Susana passou a manhã inteira com essas palavras na mente. Trabalhou bastante, se distraiu e quase esqueceu do que estava por vir. Enquanto lavava as colheres na pia do balcão, uma figura se aproximou sem chamar atenção.

- Bom dia, Susana. Pensei que não te acharia aqui hoje. - Augusto estava novamente parado em frente à sorveteria.

- Que susto, meu Deus do céu! - Susana deixou o jato de água cair no meio da colher, espalhando o líquido gelado por todos os lados.
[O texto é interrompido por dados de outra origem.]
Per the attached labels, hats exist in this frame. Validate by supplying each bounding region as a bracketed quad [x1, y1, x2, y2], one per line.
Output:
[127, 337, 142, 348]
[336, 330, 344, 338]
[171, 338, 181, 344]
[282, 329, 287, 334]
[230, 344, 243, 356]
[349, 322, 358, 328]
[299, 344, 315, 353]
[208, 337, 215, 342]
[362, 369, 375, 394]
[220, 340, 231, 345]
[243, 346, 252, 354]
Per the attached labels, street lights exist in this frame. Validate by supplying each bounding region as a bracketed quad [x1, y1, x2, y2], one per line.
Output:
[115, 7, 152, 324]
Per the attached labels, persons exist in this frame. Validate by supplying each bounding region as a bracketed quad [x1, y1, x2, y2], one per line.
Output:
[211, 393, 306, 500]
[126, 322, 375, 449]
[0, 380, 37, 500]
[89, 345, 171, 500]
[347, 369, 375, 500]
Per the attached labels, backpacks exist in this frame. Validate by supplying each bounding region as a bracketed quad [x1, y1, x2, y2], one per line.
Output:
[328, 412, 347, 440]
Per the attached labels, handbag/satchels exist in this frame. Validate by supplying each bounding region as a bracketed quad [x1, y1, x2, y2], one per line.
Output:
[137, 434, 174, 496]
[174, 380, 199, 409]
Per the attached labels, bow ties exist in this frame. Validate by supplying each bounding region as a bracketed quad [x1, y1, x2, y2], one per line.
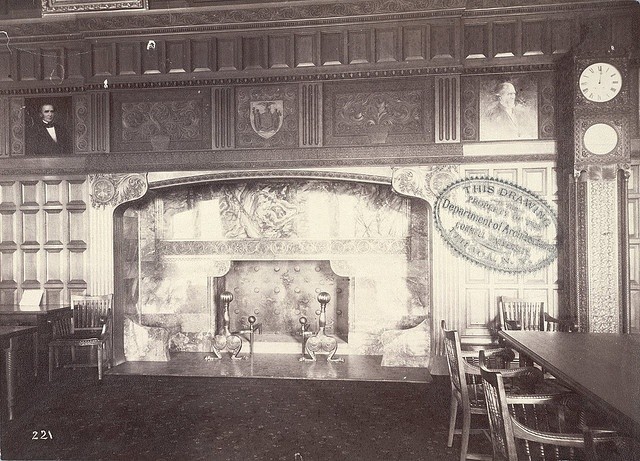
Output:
[42, 122, 55, 128]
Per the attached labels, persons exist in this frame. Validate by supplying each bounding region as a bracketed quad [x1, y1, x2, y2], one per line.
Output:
[30, 103, 68, 154]
[483, 82, 534, 140]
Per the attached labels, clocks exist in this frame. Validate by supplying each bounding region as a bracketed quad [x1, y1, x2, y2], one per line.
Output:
[579, 61, 624, 102]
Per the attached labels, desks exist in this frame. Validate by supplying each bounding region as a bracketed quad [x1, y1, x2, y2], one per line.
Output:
[499, 330, 639, 459]
[1, 323, 40, 421]
[3, 302, 71, 374]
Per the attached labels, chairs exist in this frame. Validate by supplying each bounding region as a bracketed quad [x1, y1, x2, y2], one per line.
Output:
[499, 296, 576, 367]
[584, 427, 640, 461]
[49, 294, 113, 381]
[440, 321, 546, 460]
[479, 349, 618, 459]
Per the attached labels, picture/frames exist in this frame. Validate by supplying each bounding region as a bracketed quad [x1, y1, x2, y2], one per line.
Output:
[478, 75, 543, 142]
[24, 97, 75, 157]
- Desculpa, não foi essa a intenção - Augusto riu, enquanto tentava secar o rosto com uns guardanapos - Eu só queria te fazer uma pergunta: Por que, depois do primeiro ano do ensino médio, você parou de falar comigo?

- 1991, né? Me perdoa, não era nada pessoal. É que, você sabe, The High Note Show, as críticas, as pessoas interesseiras, a sobrecarga, a vergonha, medo, mídia...

- Eu gostava de você, Susana. Gosto de você. Quero dizer, não sei se ainda gosto. Eu gosto de quem você era desde o fundamental, mas não sei se ainda é. Talvez você ache que eu só estou falando por causa do reality, mas não é nada disso. Eu ainda pensava em você todo dia e ia te contar isso no terceiro ano, quando eu finalmente tomei coragem, eu sempre tive certeza de que era isso mesmo que eu queria, mas eu não conseguia te achar em qualquer horário que não fosse em aula e, na formatura, você fugiu.